Is het belangrijk om te beseffen waarom bepaalde diersoorten verdikken/ vermageren bij een
bepaald dieet? Ja want als het gaat over dieren die te dik worden, wordt er heel snel verwezen
naar de voeding. Als het gaat over dieren die te mager worden, is dit niet zo. Men gaat niet zo
snel denken aan de voeding en dan heb je soms een lange weg voordat de gezondheid van die
dieren gaat verbeteren. Dit is zeker heel belangrijk bij dieren waarbij de maag een belangrijk
deel is van het spijsverteringsstelsel.
Als we gaan classificeren volgen spijsverteringsfysiologie heb je twee belangrijke opdelingen:
de auto-enzymatische spijsvertering en de allo-enzymatische spijsvertering. Je hoort het
woord ‘enzymen’ terugkomen. Enzymen zijn belangrijke stoffen die ons helpen in het lichaam
om voeders te gaan verteren, eiwitten, bijvoorbeeld, worden verteerd door het enzym
pepsine. Enzymen hebben we dus nodig om te verteren zodat alle bouwstenen in het bloed
terechtkomen en we zo ons lichaam kunnen ondersteunen.
Het woord ‘auto’ duidt op ‘zelf’ en het woord ‘allo’ duidt op ‘ander’. Bij de auto-enzymatische
spijsvertering gebeurt de spijsvertering dus zelf door enzymen. De dieren die onder deze
categorie behoren, gaan het merendeel van hun voeding verteren via enzymen.
Allo-enzymatische spijsvertering gebeurt door iets anders dan enzymen. Vele dieren hebben
niet genoeg aan hun eigen enzymen, we spreken dan voornamelijk over planteneters. Er zijn
veel plantenonderdelen die onze enzymen niet aankunnen. Er zijn diersoortverschillen maar
vezels van planten worden sowieso moeilijk verteerd. Daarom hebben we dus iets anders
nodig dan enzymen. Dieren gebruiken in plaats van enzymen voornamelijk microbiota in hun
spijsverteringsstelsel. We hebben allemaal microbiota in ons spijsverteringsstelsel. Microbiota
zijn bacteriën en bepaalde gisten die ervoor zorgen dat bepaalde aspecten uit de voeding, die
onze enzymen niet kunnen verteren, toch nog verteerd worden.

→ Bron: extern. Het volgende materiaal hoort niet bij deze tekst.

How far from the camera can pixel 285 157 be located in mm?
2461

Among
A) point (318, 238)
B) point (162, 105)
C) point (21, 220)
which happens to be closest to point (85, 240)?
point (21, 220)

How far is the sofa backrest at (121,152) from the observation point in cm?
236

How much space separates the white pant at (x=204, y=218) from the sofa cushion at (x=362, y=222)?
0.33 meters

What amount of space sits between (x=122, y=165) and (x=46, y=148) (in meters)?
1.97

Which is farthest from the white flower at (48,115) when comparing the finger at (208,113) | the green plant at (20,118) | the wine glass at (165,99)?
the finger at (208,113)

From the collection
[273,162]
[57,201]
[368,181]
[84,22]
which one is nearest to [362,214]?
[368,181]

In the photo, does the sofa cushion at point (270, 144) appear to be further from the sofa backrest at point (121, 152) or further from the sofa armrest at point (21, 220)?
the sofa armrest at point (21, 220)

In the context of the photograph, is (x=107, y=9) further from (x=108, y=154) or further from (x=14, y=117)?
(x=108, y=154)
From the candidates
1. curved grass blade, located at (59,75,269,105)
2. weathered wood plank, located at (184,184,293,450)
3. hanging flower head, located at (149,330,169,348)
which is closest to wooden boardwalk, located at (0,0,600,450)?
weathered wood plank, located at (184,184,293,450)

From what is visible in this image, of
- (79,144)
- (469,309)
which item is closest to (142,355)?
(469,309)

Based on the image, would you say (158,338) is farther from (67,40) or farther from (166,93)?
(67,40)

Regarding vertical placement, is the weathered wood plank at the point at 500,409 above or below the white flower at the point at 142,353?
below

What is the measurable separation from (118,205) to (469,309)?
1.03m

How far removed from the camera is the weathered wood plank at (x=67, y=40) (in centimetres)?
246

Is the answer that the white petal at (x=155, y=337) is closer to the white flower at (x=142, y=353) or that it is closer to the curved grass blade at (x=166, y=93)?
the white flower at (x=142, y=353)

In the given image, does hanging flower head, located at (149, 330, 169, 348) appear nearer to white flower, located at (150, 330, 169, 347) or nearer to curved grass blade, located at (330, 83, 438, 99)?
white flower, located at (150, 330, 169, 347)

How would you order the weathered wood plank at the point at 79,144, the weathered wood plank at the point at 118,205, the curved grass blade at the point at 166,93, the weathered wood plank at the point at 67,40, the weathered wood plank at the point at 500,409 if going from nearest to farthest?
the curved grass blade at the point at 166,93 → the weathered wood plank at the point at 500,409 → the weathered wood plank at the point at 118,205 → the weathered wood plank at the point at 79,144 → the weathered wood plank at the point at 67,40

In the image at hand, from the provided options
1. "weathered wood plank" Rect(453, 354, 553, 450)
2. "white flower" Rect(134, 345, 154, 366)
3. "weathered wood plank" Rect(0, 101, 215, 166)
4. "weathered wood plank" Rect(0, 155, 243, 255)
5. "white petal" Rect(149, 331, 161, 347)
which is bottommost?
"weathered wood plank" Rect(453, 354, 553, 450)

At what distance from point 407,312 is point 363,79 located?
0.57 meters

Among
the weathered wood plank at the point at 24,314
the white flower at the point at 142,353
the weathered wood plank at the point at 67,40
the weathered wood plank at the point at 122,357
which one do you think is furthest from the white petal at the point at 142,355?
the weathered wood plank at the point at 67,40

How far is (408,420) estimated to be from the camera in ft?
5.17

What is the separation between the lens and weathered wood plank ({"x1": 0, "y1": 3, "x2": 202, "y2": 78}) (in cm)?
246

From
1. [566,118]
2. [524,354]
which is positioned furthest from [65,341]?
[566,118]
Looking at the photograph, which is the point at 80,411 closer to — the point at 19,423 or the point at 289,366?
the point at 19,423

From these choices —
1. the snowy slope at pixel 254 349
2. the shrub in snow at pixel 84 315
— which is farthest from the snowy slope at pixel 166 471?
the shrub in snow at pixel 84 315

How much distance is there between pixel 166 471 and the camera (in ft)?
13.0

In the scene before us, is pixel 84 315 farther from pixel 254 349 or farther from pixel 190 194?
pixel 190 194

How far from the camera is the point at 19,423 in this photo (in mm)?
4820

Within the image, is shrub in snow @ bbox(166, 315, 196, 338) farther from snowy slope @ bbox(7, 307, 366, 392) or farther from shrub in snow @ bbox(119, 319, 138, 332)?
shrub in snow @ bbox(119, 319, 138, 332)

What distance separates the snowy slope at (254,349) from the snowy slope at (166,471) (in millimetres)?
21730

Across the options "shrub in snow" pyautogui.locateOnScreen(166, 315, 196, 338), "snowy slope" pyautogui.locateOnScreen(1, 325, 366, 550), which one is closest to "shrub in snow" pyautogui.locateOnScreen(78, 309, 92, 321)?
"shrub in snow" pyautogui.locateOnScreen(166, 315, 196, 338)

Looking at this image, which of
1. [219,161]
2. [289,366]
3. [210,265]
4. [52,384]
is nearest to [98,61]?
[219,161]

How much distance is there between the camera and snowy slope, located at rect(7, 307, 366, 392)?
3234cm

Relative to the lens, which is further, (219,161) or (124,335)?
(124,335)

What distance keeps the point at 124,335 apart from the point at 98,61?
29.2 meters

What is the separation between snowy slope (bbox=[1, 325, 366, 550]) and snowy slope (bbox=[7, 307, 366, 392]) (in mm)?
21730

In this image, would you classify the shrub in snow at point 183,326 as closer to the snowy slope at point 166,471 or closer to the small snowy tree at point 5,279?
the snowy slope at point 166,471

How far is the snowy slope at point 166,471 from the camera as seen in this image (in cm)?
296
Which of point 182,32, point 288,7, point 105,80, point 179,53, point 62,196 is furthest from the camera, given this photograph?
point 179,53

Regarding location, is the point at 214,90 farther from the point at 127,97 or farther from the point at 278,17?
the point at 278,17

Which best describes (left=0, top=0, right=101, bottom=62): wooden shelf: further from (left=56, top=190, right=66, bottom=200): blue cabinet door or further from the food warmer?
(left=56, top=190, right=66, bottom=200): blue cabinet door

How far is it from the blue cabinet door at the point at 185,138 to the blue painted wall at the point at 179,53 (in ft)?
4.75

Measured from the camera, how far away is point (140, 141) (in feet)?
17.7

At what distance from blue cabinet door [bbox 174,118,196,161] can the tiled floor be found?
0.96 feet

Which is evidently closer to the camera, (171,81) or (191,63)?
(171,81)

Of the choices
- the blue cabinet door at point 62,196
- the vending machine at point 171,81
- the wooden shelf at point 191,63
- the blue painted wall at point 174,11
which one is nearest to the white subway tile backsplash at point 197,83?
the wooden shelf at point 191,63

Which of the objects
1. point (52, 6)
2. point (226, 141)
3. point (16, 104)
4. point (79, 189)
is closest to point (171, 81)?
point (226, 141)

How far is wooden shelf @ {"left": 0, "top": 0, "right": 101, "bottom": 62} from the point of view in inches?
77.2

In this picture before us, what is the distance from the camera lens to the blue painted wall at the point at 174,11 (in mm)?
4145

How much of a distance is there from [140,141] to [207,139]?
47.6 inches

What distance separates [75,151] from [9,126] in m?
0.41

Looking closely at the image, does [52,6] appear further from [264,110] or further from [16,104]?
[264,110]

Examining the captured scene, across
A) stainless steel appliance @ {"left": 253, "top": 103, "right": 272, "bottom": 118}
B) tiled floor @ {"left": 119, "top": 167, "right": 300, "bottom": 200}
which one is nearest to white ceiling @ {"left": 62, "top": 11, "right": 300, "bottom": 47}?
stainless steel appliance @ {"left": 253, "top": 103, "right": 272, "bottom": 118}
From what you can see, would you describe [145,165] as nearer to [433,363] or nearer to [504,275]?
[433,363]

Allo-enzymatische spijsverteerders zijn dieren waarbij dat stuk omtrent die bacteriën heel erg
belangrijk wordt. Wij (mens) hebben die microbiota zitten in onze dikke darm, maar dat is
beperkt. Een carnivoor (vleeseter) heeft dat ook in zijn dikke darm, maar ook zeer beperkt.
Een dier met een allo-enzymatisch spijsverteringsstelsel heeft op een bepaalde plaats enorm
veel van die bacteriën zitten. Dit wil zeggen dat er ook veel ruimte nodig is om al die bacteriën
te ‘huishouden’, daarom is er een deel in het spijsverteringsstelsel dat ‘groter’ wordt gemaakt,
en plaats biedt aan die microbiota.
Microbiota gaan verteren op een manier die we fermentatie noemen. Bij fermentatie gaan de
microben fermenteren waardoor ze gaan groeien, bijproducten gaan vormen (bv. Bepaalde
zuren, bepaalde gassen) en tegelijkertijd gaan ze de gastheer helpen door het voeder te gaan
verteren. Er is dus een wisselwerking tussen het dier en de microbiota en bij allo-enzymatische
spijsvertering is de fermentatie dus heel erg belangrijk.